Please give back the listing exactly, without any of its pictures.

INFORMATION:
******************************
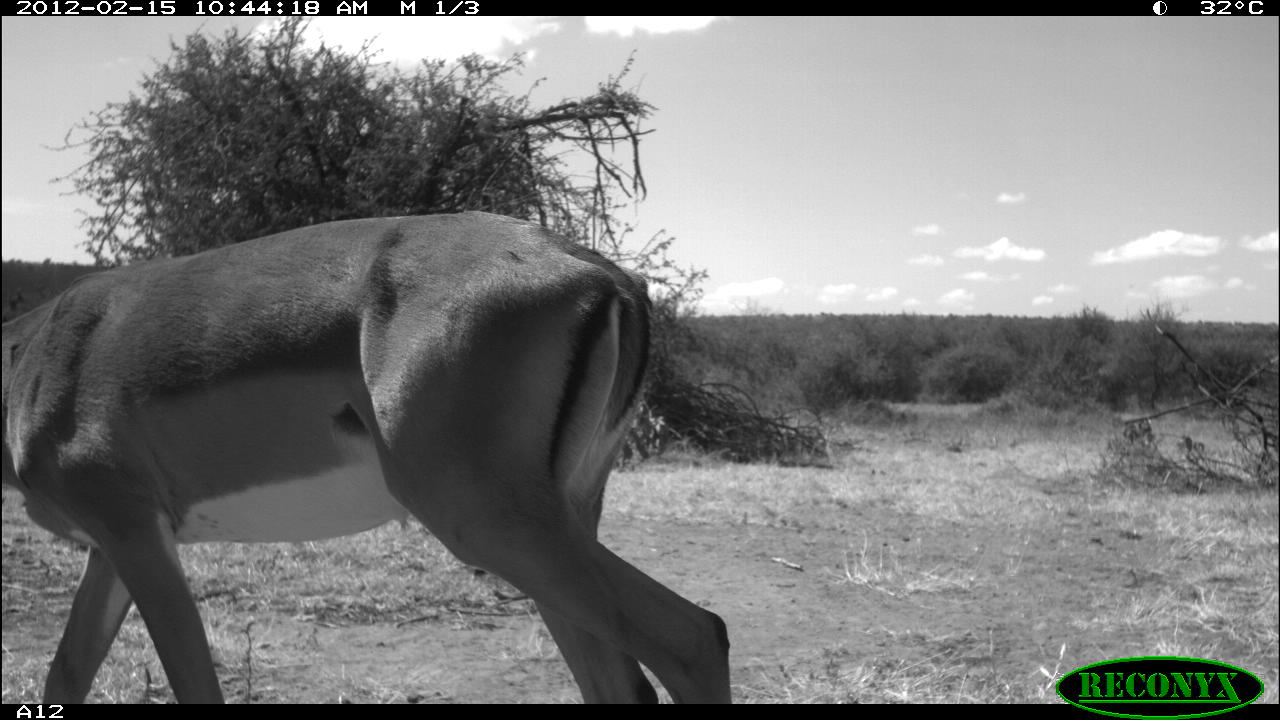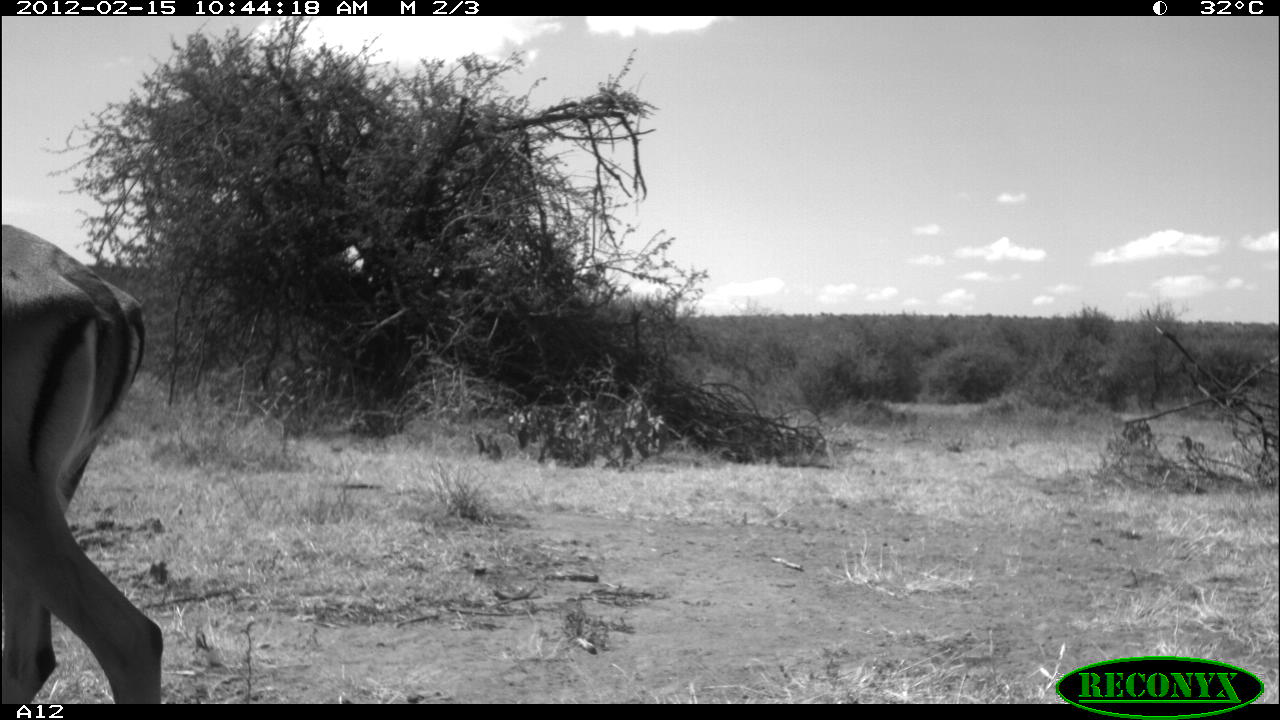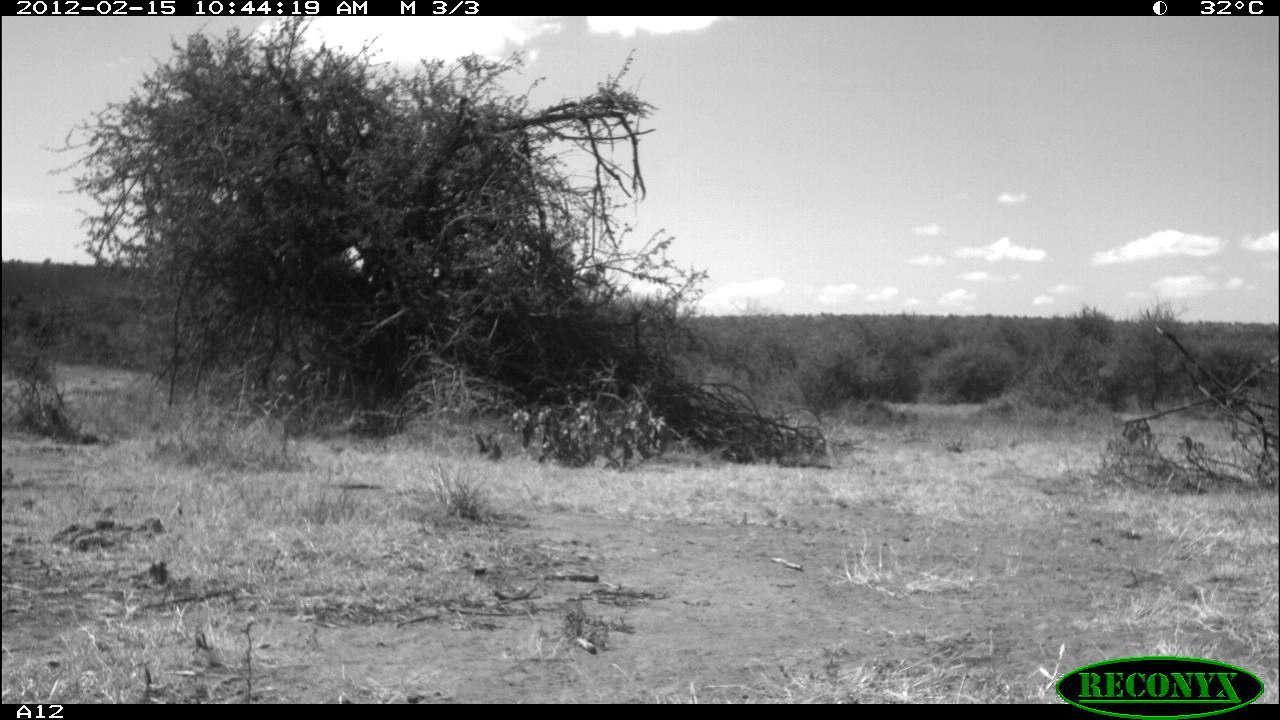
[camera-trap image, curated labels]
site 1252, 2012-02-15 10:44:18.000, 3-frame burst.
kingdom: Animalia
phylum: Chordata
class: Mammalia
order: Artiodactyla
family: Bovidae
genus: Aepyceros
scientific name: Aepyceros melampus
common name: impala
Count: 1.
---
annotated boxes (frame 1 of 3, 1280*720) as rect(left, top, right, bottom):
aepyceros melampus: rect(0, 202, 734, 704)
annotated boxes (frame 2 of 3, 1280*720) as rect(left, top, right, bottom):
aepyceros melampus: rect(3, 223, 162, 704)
******************************
SOLUTION TO THE EXERCISE:
[camera-trap image, curated labels]
site 1252, 2012-02-15 10:44:18.000, 3-frame burst.
kingdom: Animalia
phylum: Chordata
class: Mammalia
order: Artiodactyla
family: Bovidae
genus: Aepyceros
scientific name: Aepyceros melampus
common name: impala
Count: 1.
---
annotated boxes (frame 1 of 3, 1280*720) as rect(left, top, right, bottom):
aepyceros melampus: rect(0, 202, 734, 704)
annotated boxes (frame 2 of 3, 1280*720) as rect(left, top, right, bottom):
aepyceros melampus: rect(3, 223, 162, 704)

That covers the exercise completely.